User story: As a non-WMF user of MediaWiki full-text search, I want to be able to configure custom analysis chains that are more appropriate for my use case.

This issue came up in a discussion with @Svrl on the Cirrus help talk page.

For example: while you can specify $wgLanguageCode = 'cs';, that only allows you to enable the same specific analysis chain as used on cswiki. If we change that analysis on our end, it also changes for external users when they upgrade MediaWiki. If you want to do something different (like using the Czech stemmer + ICU folding), you can't easily do so (it may be possible with lots of hacking and manual maintenance, but that's sub-optimal).
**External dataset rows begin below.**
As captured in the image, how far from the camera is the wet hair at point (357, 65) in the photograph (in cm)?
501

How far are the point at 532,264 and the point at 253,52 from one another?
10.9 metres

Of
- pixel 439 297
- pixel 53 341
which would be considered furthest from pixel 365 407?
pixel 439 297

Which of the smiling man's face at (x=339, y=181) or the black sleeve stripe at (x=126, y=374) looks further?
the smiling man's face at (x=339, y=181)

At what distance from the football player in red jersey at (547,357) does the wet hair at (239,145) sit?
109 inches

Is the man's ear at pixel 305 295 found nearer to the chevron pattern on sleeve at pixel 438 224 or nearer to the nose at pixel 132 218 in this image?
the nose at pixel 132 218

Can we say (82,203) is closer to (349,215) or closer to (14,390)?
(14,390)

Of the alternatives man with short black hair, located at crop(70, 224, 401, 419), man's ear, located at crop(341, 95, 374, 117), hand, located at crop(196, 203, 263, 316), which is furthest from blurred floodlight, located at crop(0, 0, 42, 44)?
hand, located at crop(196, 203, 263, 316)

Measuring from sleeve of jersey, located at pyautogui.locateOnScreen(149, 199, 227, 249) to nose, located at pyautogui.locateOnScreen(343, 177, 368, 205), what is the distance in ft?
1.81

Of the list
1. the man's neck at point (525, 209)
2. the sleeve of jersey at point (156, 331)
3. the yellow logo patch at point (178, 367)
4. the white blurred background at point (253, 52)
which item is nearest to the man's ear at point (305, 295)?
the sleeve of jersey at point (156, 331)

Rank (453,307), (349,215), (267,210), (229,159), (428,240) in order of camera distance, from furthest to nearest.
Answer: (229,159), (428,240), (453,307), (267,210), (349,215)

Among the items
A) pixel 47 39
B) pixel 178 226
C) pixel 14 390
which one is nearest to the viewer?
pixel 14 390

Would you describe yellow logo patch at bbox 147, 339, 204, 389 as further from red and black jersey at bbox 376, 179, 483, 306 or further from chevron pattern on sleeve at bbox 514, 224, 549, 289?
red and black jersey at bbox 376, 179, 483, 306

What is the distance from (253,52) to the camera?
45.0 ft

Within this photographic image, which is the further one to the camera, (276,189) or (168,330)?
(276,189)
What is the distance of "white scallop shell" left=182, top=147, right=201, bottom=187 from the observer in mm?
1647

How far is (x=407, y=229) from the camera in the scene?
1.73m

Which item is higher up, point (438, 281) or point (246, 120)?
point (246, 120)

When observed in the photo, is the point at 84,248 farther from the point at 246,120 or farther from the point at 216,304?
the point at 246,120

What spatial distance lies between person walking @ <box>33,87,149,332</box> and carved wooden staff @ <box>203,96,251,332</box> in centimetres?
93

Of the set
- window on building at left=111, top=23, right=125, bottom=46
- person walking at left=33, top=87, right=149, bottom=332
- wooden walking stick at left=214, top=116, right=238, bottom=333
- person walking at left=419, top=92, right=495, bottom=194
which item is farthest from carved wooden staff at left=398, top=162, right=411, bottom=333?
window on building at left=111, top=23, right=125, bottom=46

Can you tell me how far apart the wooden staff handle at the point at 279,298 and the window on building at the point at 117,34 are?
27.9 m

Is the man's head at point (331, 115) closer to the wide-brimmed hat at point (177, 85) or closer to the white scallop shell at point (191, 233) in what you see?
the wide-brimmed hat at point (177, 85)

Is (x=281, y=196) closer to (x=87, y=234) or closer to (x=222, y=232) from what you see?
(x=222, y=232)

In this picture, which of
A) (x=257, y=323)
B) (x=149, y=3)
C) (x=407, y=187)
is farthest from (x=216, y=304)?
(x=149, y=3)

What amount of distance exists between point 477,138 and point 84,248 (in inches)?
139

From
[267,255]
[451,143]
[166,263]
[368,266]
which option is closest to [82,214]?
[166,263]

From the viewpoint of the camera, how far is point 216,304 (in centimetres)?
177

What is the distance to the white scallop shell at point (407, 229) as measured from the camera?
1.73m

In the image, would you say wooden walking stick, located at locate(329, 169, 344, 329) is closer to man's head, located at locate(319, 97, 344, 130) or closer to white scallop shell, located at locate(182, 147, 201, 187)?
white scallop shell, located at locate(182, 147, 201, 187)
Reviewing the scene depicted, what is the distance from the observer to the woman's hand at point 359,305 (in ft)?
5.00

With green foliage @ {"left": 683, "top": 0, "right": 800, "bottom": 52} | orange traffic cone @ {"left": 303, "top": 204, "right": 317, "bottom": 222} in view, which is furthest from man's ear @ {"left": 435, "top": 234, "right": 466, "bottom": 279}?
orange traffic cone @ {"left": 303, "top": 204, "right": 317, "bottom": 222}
@dcausse & @TJones discussed this some, and @dcausse found a way to inject config to update or replace a language-specific configuration. An example config is done for Czech P13907. This should be documented in our on-wiki docs.

Acceptance Criteria:

  • Update appropriate documentation page(s) on-wiki with general method for doing this, and at least one specific example. Should be reviewed by another search developer.

Event Timeline

Gehel triaged this task as Low priority.Nov 23 2020, 4:22 PM
Gehel moved this task from needs triage to making others happy on the Discovery-Search board.
TJones renamed this task from Investigate adding a simple hook to replace "text" and "plain" analyzers to Document how to replace or update "text", "plain" and other analyzers.Jan 25 2021, 5:45 PM
TJones updated the task description. (Show Details)

Since David found a way to hook into the system and change or replace analyzers, and that seems to meet the spirit of the original ticket, I've updated this to a documentation task.